═════ Text block
Marburg hemorrhagic fever
Corporate Authors:National Center for Emerging and Zoonotic Infectious Diseases (U.S.). Division of High-Consequence Pathogens and Pathology.
Description:Transmission -- Signs and symptoms -- Risk of exposure -- Diagnosis -- Treatment -- Prevention -- References.
Marburg hemorrhagic fever (Marburg HF) is a rare but severe hemorrhagic fever which affects both humans and non-human primates. Marburg HF is caused by Marburg virus, a genetically unique zoonotic (or, animal-borne) RNA virus of the filovirus family. The five species of Ebola virus are the only other known members of the filovirus family.
Marburg virus was first recognized in 1967, when outbreaks of hemorrhagic fever occurred simultaneously in laboratories in Marburg and Frankfurt, Germany and in Belgrade, Yugoslavia (now Serbia). Thirty-one people became ill, initially laboratory workers followed by several medical personnel and family members who had cared for them. Seven deaths were reported. The first people infected had been exposed to imported African green monkeys or their tissues while conducting research. One additional case was diagnosed retrospectively.
The reservoir host of Marburg virus is the African fruit bat, Rousettus aegyptiacus. Fruit bats infected with Marburg virus do not to show obvious signs of illness. Primates (including humans) can become infected with Marburg virus, and may develop serious disease with high mortality. Further study is needed to determine if other species may also host the virus.
This Rousettus bat is a sighted, cave-dwelling bat widely distributed across Africa. Given the fruit bat's wide distribution, more areas are potentially at risk for outbreaks of Marburg HF than previously suspected. The virus is not known to be native to other continents, such as North America.
══════════
Problem description —
According to the text on Marburg hemorrhagic fever, what animal is the reservoir host of Marburg virus? Rely only on the text on Marburg hemorrhagic fever.
═════ Dataset entries
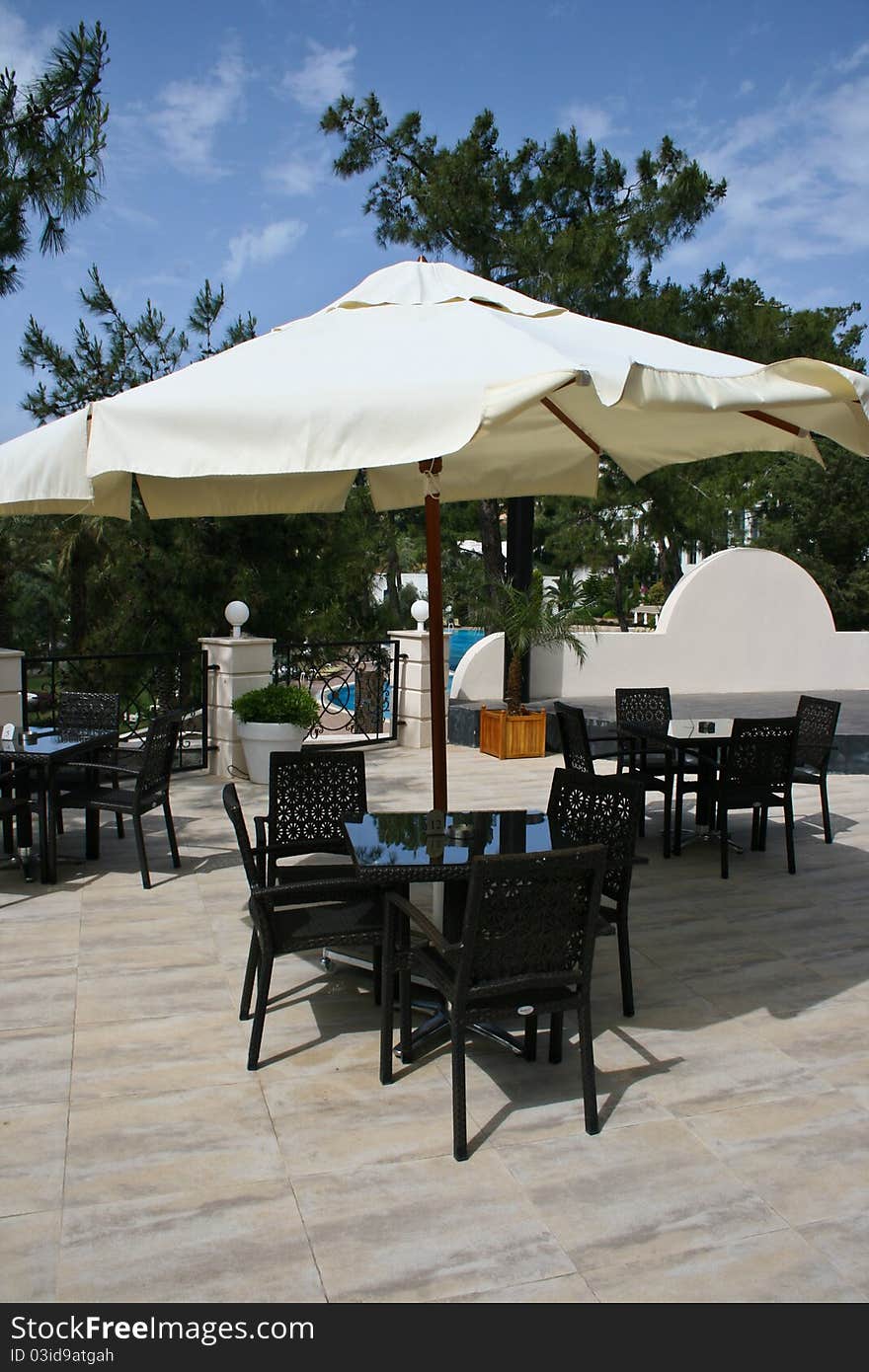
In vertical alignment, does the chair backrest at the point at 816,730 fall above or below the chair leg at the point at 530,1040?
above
══════════
═════ Dataset entries
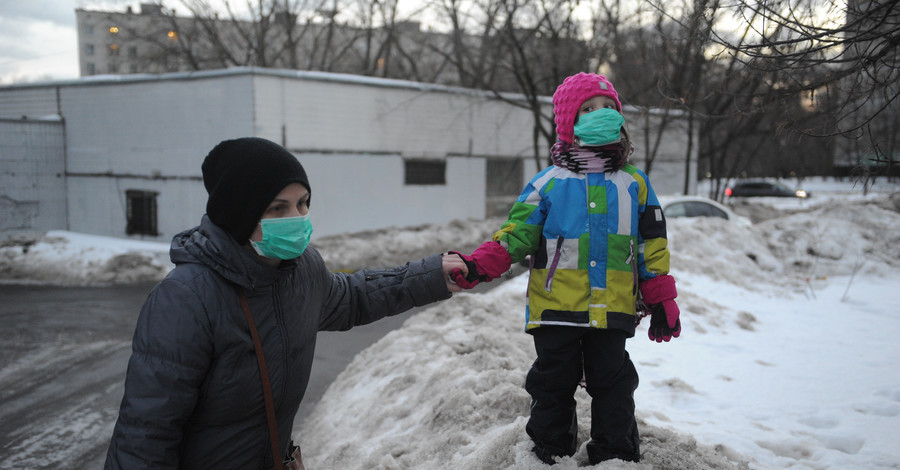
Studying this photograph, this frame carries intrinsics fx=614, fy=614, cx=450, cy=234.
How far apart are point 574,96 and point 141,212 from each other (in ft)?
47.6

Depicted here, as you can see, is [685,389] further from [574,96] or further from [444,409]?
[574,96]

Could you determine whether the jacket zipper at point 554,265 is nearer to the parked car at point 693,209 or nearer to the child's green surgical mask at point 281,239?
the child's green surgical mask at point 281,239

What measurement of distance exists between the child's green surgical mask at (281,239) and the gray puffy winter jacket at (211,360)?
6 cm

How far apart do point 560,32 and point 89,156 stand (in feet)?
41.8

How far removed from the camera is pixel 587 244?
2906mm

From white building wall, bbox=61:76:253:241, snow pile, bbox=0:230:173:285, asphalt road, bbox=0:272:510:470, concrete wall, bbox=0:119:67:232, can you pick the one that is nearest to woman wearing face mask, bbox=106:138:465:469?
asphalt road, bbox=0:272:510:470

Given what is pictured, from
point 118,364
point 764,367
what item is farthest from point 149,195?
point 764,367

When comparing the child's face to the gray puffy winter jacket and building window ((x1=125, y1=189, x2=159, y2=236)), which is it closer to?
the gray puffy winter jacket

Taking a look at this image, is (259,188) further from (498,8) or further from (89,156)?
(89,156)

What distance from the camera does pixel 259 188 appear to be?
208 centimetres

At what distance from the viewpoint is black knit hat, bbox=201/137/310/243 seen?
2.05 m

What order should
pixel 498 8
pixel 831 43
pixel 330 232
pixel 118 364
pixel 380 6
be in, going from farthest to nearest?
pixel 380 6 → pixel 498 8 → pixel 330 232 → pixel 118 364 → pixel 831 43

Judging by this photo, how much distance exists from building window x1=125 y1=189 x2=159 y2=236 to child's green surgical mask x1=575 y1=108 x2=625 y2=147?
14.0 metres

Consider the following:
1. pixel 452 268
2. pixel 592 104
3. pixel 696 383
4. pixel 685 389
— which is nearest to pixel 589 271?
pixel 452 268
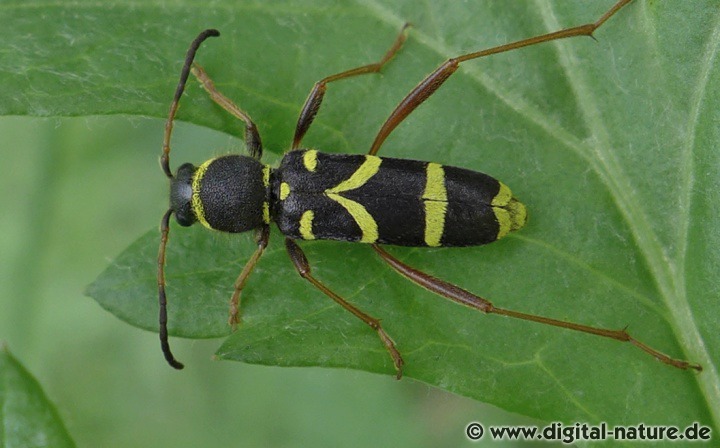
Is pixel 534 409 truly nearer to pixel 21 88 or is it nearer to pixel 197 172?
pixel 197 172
══════════
═════ Dataset entries
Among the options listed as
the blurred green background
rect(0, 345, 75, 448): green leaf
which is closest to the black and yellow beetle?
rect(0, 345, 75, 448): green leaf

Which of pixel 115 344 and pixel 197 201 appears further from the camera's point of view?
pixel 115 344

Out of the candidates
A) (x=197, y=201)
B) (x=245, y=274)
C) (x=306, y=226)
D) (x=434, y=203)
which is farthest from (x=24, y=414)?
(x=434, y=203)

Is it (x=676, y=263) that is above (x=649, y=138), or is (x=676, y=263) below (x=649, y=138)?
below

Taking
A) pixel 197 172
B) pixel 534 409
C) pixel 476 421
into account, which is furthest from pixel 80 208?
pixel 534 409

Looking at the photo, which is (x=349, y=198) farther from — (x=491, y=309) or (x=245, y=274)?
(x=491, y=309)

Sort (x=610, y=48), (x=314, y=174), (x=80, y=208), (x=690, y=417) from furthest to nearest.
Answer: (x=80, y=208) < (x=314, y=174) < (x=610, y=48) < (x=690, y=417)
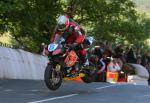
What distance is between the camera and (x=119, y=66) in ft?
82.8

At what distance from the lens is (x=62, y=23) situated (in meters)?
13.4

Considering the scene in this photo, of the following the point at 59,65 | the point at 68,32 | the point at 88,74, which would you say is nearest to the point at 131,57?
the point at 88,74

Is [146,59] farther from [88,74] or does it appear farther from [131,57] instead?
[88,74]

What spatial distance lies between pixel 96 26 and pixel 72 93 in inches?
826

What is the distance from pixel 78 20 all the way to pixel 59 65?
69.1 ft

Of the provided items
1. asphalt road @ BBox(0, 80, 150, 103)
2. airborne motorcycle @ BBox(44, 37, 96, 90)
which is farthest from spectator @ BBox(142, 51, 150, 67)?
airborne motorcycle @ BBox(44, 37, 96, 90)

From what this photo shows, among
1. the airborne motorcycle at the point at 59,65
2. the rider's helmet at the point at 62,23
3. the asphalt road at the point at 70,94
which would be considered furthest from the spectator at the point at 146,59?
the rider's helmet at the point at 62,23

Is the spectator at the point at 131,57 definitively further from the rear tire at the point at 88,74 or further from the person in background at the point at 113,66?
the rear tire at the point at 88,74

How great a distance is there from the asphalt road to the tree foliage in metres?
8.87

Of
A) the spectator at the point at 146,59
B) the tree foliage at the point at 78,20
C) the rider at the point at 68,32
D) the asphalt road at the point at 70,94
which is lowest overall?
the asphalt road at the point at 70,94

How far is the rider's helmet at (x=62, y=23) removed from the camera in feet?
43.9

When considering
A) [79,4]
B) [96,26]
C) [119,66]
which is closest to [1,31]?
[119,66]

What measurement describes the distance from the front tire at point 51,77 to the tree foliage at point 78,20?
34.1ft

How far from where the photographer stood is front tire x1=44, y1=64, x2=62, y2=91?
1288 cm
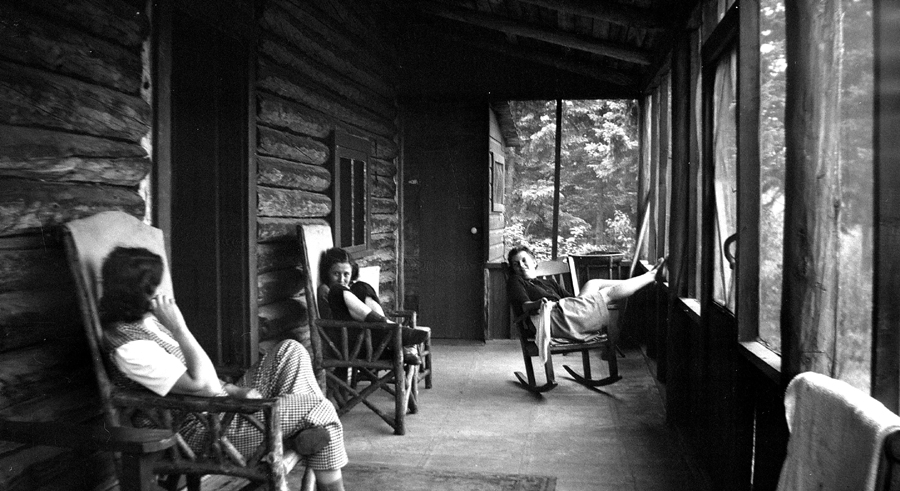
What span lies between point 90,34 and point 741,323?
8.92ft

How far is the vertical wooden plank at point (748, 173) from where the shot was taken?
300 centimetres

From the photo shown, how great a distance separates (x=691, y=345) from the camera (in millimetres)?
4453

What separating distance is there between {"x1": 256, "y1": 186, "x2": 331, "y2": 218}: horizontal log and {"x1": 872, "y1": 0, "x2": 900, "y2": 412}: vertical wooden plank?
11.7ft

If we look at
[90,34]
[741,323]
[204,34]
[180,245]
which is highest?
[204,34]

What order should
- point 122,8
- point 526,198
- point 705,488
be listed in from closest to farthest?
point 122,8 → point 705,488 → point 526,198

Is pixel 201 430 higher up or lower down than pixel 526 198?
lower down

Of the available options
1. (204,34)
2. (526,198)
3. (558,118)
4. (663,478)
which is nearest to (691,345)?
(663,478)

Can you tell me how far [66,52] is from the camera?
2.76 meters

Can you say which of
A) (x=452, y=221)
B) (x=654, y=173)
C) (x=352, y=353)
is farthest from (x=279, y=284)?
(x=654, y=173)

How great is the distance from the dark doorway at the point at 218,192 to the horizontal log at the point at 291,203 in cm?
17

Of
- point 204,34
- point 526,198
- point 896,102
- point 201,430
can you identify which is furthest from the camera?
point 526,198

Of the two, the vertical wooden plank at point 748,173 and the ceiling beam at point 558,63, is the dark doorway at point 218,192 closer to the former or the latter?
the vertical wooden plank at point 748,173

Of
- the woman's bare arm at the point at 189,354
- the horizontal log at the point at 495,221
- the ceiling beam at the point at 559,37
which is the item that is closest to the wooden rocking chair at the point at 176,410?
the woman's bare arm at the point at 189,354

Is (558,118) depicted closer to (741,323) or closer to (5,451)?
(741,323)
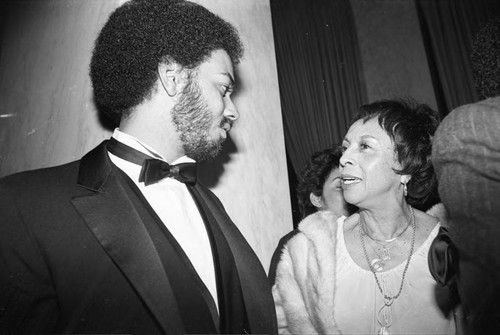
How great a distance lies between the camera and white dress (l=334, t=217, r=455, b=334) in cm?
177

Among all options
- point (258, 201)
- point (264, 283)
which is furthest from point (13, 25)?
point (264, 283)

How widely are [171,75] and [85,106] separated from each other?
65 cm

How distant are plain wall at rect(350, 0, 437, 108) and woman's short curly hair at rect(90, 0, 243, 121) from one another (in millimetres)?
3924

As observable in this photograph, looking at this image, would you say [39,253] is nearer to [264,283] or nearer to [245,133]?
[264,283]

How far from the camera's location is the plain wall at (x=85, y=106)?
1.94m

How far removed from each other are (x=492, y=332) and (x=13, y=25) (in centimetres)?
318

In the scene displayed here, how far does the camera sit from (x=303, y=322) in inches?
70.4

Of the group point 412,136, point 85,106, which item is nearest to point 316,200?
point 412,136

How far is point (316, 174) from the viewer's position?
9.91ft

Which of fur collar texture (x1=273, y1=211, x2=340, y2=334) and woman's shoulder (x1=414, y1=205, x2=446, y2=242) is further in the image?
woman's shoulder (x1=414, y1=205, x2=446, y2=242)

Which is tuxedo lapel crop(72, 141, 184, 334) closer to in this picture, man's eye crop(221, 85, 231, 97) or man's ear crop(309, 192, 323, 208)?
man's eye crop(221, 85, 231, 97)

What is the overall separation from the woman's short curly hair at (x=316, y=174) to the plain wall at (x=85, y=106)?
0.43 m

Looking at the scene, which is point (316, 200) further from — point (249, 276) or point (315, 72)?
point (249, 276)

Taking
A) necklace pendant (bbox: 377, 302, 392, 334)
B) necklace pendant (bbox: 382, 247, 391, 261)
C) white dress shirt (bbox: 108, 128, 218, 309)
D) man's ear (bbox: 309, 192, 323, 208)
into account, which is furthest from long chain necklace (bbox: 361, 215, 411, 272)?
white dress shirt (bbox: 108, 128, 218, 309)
══════════
Output —
The African fruit bat, Rousettus aegyptiacus.